On Aug. 4 he was arrested near the facility, and police found inside his car a homemade poster referring to a former female wrestler who lives in Florida.

In a statement, the WWE referred to Montalvo as "deranged" and noted that the company had previously secured a restraining order against him on Aug. 14.

"For reasons that are not entirely clear to Plaintiff, Defendant has made WWE the focus of Defendant's unhealthy and dangerous obsession," the company wrote in the filing. "Not only has Defendant repeatedly trespassed on Plaintiff's property, but he has purposefully vandalized Plaintiff's Orlando-based training facility with his own excrement and terrorized Plaintiff's employees with verbal threats of harm and by threatening the use of deadly weapons."

A video posted to YouTube appears to Montalvo, dressed as a wrestler, pouring a bucket of feces on the WWE facility, and urinating on it. Montalvo was also ordered to pay $5,000 for damage he caused to the WWE facility.

Orange County Sheriff's Office spokesperson Jeff Williamson told 48 Hours Crimesider Monday that Montalvo was previously the subject of a Baker Act order, in which individuals can be involuntarily detained for mental health treatment.

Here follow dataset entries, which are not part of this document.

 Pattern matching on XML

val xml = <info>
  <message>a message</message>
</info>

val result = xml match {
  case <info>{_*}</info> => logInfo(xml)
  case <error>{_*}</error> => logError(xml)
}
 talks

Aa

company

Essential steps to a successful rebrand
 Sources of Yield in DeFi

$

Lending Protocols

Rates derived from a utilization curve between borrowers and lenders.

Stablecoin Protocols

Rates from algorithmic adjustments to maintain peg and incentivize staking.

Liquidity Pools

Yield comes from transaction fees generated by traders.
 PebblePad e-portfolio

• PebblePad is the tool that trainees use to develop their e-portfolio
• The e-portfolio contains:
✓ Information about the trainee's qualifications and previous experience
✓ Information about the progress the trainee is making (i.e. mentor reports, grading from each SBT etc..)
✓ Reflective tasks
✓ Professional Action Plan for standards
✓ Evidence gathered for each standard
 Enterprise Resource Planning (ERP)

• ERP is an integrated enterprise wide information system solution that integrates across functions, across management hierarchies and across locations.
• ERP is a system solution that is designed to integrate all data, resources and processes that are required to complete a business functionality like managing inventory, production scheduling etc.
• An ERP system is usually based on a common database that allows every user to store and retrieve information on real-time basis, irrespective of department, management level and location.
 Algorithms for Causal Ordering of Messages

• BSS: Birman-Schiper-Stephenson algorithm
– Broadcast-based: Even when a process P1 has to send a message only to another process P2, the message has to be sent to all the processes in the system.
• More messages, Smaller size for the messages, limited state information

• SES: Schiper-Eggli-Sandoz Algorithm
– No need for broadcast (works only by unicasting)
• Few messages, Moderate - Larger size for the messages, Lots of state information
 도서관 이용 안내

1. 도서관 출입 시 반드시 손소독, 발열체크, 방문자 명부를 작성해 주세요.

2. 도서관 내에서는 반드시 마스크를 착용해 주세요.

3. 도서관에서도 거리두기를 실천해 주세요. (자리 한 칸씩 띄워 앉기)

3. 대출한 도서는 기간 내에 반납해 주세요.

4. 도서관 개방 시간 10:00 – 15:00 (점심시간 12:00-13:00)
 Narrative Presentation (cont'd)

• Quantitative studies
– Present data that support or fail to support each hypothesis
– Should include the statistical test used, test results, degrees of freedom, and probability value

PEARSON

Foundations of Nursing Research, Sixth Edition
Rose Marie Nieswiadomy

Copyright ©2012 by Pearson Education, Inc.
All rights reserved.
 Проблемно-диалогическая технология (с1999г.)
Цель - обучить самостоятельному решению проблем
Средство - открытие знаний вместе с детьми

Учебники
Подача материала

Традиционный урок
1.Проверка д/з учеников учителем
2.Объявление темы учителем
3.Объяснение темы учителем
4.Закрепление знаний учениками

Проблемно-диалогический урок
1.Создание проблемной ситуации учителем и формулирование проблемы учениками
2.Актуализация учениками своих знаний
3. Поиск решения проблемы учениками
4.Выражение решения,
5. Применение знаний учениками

But Elvis Kalicharan, a friend of Montalvo's, told WKMG that the treatment was insufficient.

"As long as I've known him, he's never gone there with ill intentions," said Elvis Kalicharan of longtime friend Armando A. Montalvo. "He's just a silly little kid."

"Mentally, he's just a little kid. He loves wrestling, and this was his dream," Kalicharan said. "He's been through the system and they just let him out."